In vitro viability and longevity of cooled Beetal buck spermatozoa extended in skimmed milk and Tris-citric acid based extenders

Abstract

Two experiments were carried out to improve the quality of cooled Beetal buck spermatozoa stored for 72h at 4°C. Effect of seminal plasma (i) on membrane and acrosome integrities, motility and motion characteristics of spermatozoa extended in skimmed milk and Tris-citric acid based extenders (ii) longevity of spermatozoa extended in skimmed milk and Tris-citric acid based extenders were investigated. Semen of 5 Beetal bucks was extended to form 4 treatment groups: i) with seminal plasma in skimmed milk (T1); ii) with seminal plasma in Tris-citric acid (T2); iii) without seminal plasma in skimmed milk (T3); iv) without seminal plasma in Tris-citric acid (T4). Plasma membrane integrity was higher (p<0.05) in T3 as compared with T2 and T4 at 48h. There was no effect (p>0.05) of storage time in T3 on plasma membrane integrity.
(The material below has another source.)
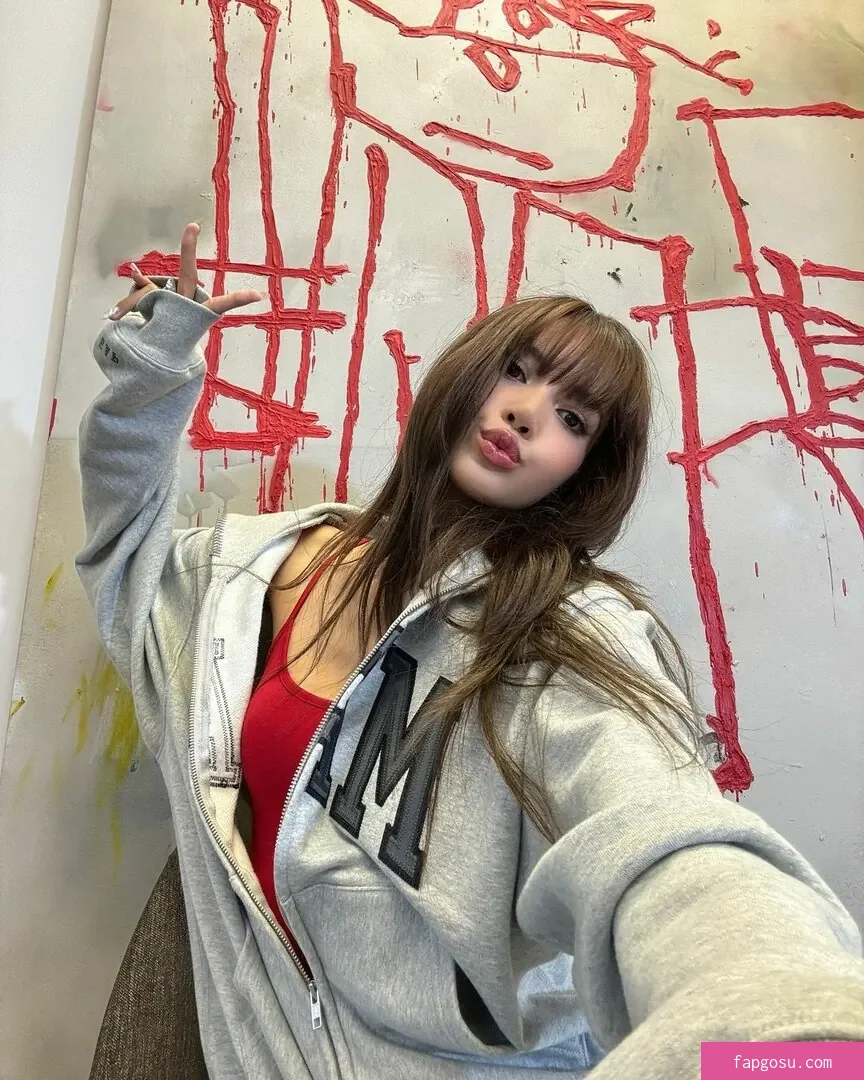 Lisa Blackpink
Acrosome integrity was higher (p<0.05) in T1 and T3 compared to T2 and T4 at 24 and 72h. There was no effect (p>0.05) of storage time in T1 and T3 on acrosome integrity. Progressive motility (%), linearity (%) and beat cross frequency (Hz) were significantly higher in T1 and T3 compared to T2 and T4 from 0 to 72h. While straightness (%) was significantly higher in T1 and T3 compared to T2 and T4 at 0, 24 and 72h. Regarding, longevity (% decrease in motion characteristics) of rapid and progressive motile Beetal buck spermatozoa at 72h storage time, percent decrease in average path velocity, straight line velocity, curvilinear velocity, amplitude of lateral head displacement and beat cross frequency was significantly lower in T3 compared to other three treatment groups. In conclusion, in vitro viability and longevity of cooled Beetal buck spermatozoa was better preserved in T1 and T3 (skimmed milk based extenders with or without seminal plasma) up to 72h of storage at 4°C.